▸ **TEXTO**
****************

Escavações em fazenda na Ilha do Governador revelam dinâmicas de consumo do século XIX

Com vista para a Baía de Guanabara, a Fazenda São Sebastião foi ocupada a partir da década de 1840 pela família da Viúva Amaral, que foi sogra de Chiquinha Gonzaga. Na mesa da casa principal, as refeições eram servidas em faianças europeias decoradas com motivos florais e pastoris. Essas e outras pistas sobre as preferências de consumo dos ilustres conhecidos e dos ilustres desconhecidos que transitaram nesse sítio arqueológico na Ilha do Governador estão sendo reveladas pelo arqueólogo Luan Ouverney. Ele é doutorando pelo Programa de Pós-Graduação em Arqueologia (PPGArq) e pesquisador do Laboratório de Arqueologia Histórica do Museu Nacional/UFRJ.

Vestígios de preferências de consumo na Fazenda São Sebastião no século XIX. Foto: Diogo Vasconcellos (MN/UFRJ)

Com o título “Fluxos de Mercadorias e Práticas de Consumo na Fazenda São Sebastião – RJ, Século XIX”, essa pesquisa tem a orientação do professor do PPGArq, Marcos André Torres de Souza.

Doutorando do Museu Nacional/UFRJ, Luan Ouverney, no sítio arqueológico

“O nosso interesse é, a partir do cruzamento dos dados do material arqueológico, dos documentos e da cartografia, pensar o cotidiano das pessoas que circulavam na Fazenda. Até agora sabemos que, em termos de atividade econômica, era produzido cal, assim como em outras fazendas da Ilha do Governador. Havia também produção de hortifrutigranjeiros e de gado, mas para o consumo interno”, explica Luan Ouverney.

Vista da Fazenda São Sebastião para a Baía de Guanabara

Após o falecimento do comendador e proprietário das terras, o português Miguel Ribeiro do Amaral, sua mulher, Maria Isabel da Rosa Amaral, assumiu a administração da Fazenda por mais de duas décadas, ficando conhecida como Viúva Amaral.

Arqueologia do capitalismo

Já foram concluídos os estudos documentais e as escavações. Neste momento estão sendo feitas as análises, utilizando a perspectiva da arqueologia do capitalismo.

****************

▸ **Listagem de dados**
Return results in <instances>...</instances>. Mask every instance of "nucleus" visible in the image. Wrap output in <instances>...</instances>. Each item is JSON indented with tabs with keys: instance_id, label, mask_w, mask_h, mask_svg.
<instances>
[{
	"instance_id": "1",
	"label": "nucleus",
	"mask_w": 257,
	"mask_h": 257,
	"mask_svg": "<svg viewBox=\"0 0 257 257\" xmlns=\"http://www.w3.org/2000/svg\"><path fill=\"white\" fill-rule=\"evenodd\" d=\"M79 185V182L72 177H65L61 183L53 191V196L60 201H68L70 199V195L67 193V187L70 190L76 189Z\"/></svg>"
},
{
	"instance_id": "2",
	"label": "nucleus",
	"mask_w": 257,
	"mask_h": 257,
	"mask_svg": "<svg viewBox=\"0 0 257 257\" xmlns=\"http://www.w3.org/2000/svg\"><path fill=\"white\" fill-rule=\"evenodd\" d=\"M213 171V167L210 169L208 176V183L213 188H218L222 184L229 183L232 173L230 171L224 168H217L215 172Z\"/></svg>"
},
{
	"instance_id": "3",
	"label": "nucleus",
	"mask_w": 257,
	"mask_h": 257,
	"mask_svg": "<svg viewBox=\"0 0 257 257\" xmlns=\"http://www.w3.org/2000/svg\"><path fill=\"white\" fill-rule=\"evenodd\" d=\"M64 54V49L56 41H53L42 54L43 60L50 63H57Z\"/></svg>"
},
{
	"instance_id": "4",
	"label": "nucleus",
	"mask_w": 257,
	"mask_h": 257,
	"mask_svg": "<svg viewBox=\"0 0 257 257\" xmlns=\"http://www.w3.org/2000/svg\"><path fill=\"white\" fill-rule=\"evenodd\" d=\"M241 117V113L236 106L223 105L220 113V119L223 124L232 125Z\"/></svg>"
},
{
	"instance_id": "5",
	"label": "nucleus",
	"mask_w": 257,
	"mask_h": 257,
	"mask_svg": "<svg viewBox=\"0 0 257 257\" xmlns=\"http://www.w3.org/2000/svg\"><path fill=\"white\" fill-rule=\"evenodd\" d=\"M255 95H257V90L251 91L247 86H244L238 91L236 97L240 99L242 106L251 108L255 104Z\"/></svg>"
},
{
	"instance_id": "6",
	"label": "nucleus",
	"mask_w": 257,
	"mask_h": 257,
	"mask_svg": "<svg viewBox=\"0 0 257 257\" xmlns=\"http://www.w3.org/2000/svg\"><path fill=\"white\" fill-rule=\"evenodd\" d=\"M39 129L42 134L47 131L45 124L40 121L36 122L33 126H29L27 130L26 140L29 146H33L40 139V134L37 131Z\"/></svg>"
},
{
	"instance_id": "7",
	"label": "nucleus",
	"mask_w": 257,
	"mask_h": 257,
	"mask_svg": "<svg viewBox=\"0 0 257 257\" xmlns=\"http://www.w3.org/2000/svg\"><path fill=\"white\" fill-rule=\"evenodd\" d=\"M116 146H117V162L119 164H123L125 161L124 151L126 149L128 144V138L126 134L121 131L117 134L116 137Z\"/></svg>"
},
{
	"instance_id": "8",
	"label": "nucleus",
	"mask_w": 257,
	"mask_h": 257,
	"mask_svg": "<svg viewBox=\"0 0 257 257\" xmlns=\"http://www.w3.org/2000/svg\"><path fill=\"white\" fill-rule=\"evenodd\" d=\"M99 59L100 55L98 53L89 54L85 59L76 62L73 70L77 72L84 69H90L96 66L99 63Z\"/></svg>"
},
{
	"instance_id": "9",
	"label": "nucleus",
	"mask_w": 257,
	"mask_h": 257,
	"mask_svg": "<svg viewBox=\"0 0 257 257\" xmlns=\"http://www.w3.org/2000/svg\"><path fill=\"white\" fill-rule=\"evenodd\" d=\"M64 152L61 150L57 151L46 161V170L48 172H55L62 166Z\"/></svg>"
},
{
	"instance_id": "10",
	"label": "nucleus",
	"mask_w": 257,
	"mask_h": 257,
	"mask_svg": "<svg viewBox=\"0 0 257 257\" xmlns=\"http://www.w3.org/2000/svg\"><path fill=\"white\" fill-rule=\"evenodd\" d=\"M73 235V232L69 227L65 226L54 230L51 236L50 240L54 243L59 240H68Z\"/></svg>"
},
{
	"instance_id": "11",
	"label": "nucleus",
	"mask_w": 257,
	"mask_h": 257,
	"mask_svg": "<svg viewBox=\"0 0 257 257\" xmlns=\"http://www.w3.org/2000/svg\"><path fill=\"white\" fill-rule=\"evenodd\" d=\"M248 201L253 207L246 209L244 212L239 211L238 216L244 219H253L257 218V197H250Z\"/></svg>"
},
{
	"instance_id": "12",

****************

▸ **TAREFAS A REALIZAR**
**A)** Recolha todas as linhas dos registros que contêm a palavra "instances".
**B)** Dê continuidade ao texto sobre as escavações na Fazenda São Sebastião a partir do ponto em que ele termina.

▸ **RESULTADOS**
**A)**
Return results in <instances>...</instances>. Mask every instance of "nucleus" visible in the image. Wrap output in <instances>...</instances>. Each item is JSON indented with tabs with keys: instance_id, label, mask_w, mask_h, mask_svg.
<instances>

**B)**
Escavação no sítio arqueológico da Fazenda São Sebastião, onde atualmente funciona o complexo militar da Estação Rádio da Marinha

“A partir da identificação e da análise dos artefatos — que são os utensílios ligados ao consumo cotidiano, tais como louças, vidros, cerâmicas, artigos religiosos, entre outros —, buscamos entender as relações estabelecidas entre o Brasil e outros países. Ao mesmo tempo, como elas impactaram na disponibilidade e no consumo na sociedade carioca, ampliando o conhecimento sobre um espaço e contexto singulares da história brasileira”, resume Luan.

Ele informa que nos achados arqueológicos estão sendo encontrados vestígios de produtos originários da Europa e de outros países do Norte Global, refletindo o processo de circulação de bens no mundo Atlântico e a inserção do Brasil no mercado consumidor mundial. Além de ter vista para a Baía de Guanabara, a Fazenda ficava localizada na foz do Rio Jequiá, tendo bem próximo a mais antiga colônia de pescadores do Rio de Janeiro.

“Pretendo também elencar e pensar na “biografia dos objetos”, ou seja, aqueles que foram produzidos, consumidos, trocados e descartados, conectando lugares e pessoas, tendo uma carga simbólica, política, cultural e econômica”, avalia.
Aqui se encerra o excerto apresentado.